» THE TASKS
a) Answer these about the Bond film review:
(i) Who plays Kerim Bey?
(ii) Which line does the review name as the best quip?
(iii) Who plays Moneypenny?
b) Carry on the Bond film review from its final sentence, writing the next part.

>> START PAGE TEXT

Lois Maxwell's Moneypenny is still in a mutually flirtatious and harmless relationship with Bond. Like I said with Dr. No, I've always read their scenes together as her being hopelessly in love with him and his leading her on, but so far that's really not the case. That could change, and I'll keep an eye out, but I really enjoy their mutual teasing and the shared attraction that might would go somewhere if only they didn't have the same boss who commands so much respect from them both.

The final ally I need to talk about is Kerim Bey, played by Pedro Armendáriz. This is another improvement over the book, because the movie leaves out all the rape from Kerim's backstory. Book Kerim is charming, but he's also extremely dark and it's disturbing that Bond is so fond of him. Book Bond is extremely dark as well, but he's not a rapist. Between Kerim and Marc-Ange Draco from On Her Majesty's Secret Service though, he sure is fond of them. Movie Bond and Movie Kerim on the other hand are also kindred spirits, but they're much tamer than their literary versions. They're both letches and enjoy leering at each other around beautiful women, but that's as far as that goes. For the most part, Kerim Bey is a charming, confident, hedonistic old spy and it's easy to see him being exactly what Bond wants to grow into.

Best Quip



Bond really has to work his way up through some awful gags to get to this one, but "She's had her kicks" gets a smile out of me after Klebb fails to stab Bond with her poisoned shoe-knife.

>> END PAGE TEXT
>> START DATA LINES

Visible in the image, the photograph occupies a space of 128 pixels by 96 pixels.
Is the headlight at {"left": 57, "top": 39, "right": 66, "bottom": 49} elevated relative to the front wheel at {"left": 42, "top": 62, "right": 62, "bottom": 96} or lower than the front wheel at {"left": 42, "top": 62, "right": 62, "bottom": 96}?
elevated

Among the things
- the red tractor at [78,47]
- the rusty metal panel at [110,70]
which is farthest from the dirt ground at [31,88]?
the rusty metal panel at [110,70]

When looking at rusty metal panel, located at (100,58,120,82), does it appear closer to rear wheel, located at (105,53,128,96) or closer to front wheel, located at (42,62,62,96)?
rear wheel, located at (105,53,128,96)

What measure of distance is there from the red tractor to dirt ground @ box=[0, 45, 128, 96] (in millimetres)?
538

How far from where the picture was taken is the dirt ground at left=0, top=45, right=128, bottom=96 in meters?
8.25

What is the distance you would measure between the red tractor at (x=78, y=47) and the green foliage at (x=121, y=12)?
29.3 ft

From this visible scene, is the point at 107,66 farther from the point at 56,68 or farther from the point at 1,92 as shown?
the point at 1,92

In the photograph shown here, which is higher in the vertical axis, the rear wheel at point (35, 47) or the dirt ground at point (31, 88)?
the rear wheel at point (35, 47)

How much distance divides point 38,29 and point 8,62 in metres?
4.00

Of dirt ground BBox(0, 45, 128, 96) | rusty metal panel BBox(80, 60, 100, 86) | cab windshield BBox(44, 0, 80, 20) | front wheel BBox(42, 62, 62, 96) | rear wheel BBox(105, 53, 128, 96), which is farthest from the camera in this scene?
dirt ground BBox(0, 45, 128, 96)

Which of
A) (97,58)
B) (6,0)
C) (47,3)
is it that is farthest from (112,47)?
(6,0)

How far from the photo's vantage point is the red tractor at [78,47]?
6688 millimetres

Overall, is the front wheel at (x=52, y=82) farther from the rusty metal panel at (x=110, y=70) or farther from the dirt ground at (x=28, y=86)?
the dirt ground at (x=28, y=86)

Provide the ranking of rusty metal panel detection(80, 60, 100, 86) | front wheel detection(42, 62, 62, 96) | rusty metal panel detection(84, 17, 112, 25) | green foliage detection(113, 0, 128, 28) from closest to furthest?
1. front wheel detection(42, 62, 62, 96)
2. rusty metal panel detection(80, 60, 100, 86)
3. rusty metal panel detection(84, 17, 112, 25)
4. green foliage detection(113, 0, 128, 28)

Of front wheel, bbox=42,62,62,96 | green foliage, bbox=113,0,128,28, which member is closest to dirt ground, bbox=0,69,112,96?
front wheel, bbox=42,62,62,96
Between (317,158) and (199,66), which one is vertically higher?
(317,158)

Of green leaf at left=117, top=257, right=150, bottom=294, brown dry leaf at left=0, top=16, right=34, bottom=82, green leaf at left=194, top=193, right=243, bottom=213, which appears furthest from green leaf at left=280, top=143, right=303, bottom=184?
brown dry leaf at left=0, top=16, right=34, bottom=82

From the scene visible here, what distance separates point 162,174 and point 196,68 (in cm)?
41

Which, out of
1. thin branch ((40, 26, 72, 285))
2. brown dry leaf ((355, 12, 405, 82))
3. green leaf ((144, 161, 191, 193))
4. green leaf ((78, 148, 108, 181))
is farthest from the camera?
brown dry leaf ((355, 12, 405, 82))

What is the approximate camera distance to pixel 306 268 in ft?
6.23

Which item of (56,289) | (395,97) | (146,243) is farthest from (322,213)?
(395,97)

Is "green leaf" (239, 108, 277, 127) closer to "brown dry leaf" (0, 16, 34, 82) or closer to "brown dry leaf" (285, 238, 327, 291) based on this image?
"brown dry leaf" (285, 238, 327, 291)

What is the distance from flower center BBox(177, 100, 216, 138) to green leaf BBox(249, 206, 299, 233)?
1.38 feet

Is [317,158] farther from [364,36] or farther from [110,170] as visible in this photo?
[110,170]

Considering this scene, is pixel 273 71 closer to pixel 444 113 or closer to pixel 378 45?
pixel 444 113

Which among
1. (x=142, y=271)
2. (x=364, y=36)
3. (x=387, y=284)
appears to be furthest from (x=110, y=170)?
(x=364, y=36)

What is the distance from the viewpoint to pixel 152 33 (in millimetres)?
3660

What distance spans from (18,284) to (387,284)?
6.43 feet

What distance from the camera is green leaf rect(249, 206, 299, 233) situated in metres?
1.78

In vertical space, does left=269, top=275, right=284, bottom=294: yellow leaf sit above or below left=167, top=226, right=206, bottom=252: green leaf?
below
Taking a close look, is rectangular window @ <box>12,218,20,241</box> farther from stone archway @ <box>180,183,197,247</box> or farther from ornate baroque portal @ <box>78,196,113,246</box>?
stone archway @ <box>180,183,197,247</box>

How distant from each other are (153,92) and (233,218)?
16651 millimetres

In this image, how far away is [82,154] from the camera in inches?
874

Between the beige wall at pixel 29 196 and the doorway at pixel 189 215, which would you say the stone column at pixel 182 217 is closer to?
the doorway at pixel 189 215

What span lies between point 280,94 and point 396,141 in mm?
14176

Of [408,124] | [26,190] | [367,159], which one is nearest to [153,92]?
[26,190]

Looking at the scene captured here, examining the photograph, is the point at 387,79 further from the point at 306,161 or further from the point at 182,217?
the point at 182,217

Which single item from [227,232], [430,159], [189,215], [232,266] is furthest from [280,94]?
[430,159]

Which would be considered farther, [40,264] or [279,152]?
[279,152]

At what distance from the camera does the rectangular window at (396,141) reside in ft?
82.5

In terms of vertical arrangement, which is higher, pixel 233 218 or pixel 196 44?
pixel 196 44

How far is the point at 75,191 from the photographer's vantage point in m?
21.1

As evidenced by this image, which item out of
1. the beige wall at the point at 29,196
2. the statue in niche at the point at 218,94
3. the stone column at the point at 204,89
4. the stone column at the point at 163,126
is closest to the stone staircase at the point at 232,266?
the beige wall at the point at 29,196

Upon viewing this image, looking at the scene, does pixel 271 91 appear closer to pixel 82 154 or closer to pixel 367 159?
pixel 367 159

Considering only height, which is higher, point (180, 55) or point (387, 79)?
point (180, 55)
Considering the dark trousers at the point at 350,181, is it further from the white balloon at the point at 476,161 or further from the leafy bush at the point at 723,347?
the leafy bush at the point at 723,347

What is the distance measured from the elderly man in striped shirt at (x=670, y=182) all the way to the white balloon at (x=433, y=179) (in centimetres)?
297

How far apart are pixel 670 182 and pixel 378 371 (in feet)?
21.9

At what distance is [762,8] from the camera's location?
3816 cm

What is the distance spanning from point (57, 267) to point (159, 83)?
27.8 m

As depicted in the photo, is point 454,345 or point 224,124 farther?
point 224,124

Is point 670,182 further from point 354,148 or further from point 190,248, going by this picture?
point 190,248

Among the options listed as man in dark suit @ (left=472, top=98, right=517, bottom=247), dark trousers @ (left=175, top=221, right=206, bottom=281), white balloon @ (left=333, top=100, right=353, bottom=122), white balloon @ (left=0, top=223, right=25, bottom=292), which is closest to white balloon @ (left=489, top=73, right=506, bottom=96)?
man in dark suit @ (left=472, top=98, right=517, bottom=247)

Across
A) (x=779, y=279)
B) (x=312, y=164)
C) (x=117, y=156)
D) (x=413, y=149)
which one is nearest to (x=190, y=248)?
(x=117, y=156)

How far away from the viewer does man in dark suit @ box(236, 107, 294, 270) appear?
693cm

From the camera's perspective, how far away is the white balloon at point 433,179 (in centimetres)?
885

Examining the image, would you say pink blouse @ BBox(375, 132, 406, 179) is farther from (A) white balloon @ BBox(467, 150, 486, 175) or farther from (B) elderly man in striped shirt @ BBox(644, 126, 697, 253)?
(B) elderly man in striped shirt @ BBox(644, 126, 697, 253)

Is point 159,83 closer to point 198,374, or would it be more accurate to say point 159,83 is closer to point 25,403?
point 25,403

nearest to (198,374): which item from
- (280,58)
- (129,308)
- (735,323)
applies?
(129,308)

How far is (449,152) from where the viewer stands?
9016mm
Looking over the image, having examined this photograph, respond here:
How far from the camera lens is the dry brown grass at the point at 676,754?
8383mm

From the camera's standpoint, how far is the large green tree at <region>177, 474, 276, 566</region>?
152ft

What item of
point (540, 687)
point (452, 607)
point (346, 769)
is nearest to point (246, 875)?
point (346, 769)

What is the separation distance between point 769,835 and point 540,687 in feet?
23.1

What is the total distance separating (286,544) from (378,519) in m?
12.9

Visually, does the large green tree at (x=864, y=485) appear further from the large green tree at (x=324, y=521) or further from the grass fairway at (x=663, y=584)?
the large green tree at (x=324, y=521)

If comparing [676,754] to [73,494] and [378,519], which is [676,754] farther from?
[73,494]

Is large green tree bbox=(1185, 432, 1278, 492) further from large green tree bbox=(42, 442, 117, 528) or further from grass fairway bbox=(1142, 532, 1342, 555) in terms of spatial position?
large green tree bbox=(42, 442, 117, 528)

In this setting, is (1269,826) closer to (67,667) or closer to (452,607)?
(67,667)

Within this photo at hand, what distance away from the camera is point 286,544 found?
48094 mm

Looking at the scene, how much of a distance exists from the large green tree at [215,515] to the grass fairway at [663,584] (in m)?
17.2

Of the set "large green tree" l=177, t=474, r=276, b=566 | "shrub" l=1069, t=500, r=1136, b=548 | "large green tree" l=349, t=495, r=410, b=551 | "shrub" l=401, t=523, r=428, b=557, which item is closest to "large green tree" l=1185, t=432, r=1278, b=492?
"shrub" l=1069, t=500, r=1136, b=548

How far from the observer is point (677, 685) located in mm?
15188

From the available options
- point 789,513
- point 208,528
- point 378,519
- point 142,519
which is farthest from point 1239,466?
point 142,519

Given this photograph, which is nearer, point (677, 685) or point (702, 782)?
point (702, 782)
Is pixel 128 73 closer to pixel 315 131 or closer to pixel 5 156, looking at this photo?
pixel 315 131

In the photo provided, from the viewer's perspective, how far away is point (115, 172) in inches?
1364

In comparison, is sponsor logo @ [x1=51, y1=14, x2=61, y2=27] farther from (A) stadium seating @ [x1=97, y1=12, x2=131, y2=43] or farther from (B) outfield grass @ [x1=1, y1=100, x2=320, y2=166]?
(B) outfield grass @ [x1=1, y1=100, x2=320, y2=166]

>> END DATA LINES

» WRITTEN ANSWERS
a)
(i) Pedro Armendáriz
(ii) "She's had her kicks"
(iii) Lois Maxwell

b)
Worst Quip



There are so many awful ones in From Russia With Love from "She should have kept her mouth shut" (referring to the escape hatch in a Marilyn Monroe poster) to "I'd say one of their aircraft is missing" (after a helicopter blows up). The worst though is when Bond sets a bunch of pursuing boats ablaze and grins, "There's a saying in England: Where there's smoke, there's fire."

Gadgets



The best one - and the first real Bond gadget of the series - is the attaché case. It's right out of the novel and feels appropriately fantastic, yet plausible. Bond also uses a tape recorder disguised as a camera though and SMERSH outfits some of its agents with deadly gadgets. Grant uses a garrote-watch and a couple of people use the poisoned shoe-knife.

Top Ten Gadgets

1. Attaché case (From Russia With Love)
2. SPECTRE shoe-knife (From Russia With Love)
3. Camera-tape recorder; mostly because it reminds me of a camera my dad used to use (From Russia With Love)
4. Grant's garrote-watch (From Russia With Love)
5. TBD
6. TBD
7. TBD
8. TBD
9. TBD
10. TBD

Bond's Best Outfit 



Bond's well-dressed in general in this movie, but I'm partial to gray suits, so I'll give the Best Outfit prize to this one.

Bond's Worst Outfit



Again, there's not really a horrible outfit in the whole movie, but pin-stripes don't do it for me, so this number will take the "honor" by default.

Monday, January 26, 2015

From Russia With Love (1963) | Story



Influences
Ian Fleming's From Russia With Love
Dr. No (1962)

Plot Summary

SPECTRE seeks to profit from pitting Britain and the Soviets against each other, hoping to assassinate James Bond in the process.

How Is the Book Different?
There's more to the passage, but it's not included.